“No hay ensayo más breve que un aforismo”
Gabriel Zaid
No hay nadie más desvelada que la propia noche. Aún en el silencio rotundo de estos días ella se fisuró de pronto por el llanto suplicante de un niño, y ya no preciso si la pobre noche quedó más desvelada que yo. Decido, para volver al sueño, no contar ovejas porque ya estoy hasta el cogote de nuestra mansedumbre lanar. Ni cuento tampoco lobos, porque estos mamíferos tienden al aullido nocturno y aumentan el desvelo y por otra parte no tengo vocación de licántropo.
Enciendo la lámpara de mesa.
Abro “Para un funámbulo”, un bello libro que migra del aforismo al poema y que a veces roza el relato breve.

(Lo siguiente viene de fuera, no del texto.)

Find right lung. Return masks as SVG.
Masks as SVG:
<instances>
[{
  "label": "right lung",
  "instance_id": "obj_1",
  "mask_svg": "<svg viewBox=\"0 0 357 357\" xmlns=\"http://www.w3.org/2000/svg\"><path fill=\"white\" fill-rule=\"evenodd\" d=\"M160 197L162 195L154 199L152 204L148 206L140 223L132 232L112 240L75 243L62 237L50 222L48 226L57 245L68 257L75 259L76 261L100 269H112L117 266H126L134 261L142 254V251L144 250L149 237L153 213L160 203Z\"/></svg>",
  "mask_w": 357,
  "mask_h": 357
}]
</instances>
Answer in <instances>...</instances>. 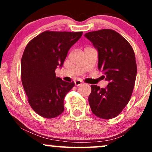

Habla de las dotes de equilibrista que debe tener el hombre en el mundo, de cómo tensar la cuerda para pastorear abismos, como lo hacía un viejo equilibrista de plaza en el Zaratustra de Nietzsche, ese sabio hombre con un bigote tan espeso que pareciera estar comiéndose una golondrina.
El libro de Jean Genet me atrapa hasta que se me empieza a ladear la cabeza y no propiamente por desgano o aburrimiento, sino porque esto de saltar vallas imaginarias para dormir no funciona pero sí lo hace la demanda de lo que Kafka llamaba “su majestad el cuerpo”. En este caso, un cuerpo lastrado de horas de dar vueltas en torno a sí mismo, como una ballena de acuario a la que un día liberaron en el mar pero siguió dando vueltas en torno a su antiguo cautiverio.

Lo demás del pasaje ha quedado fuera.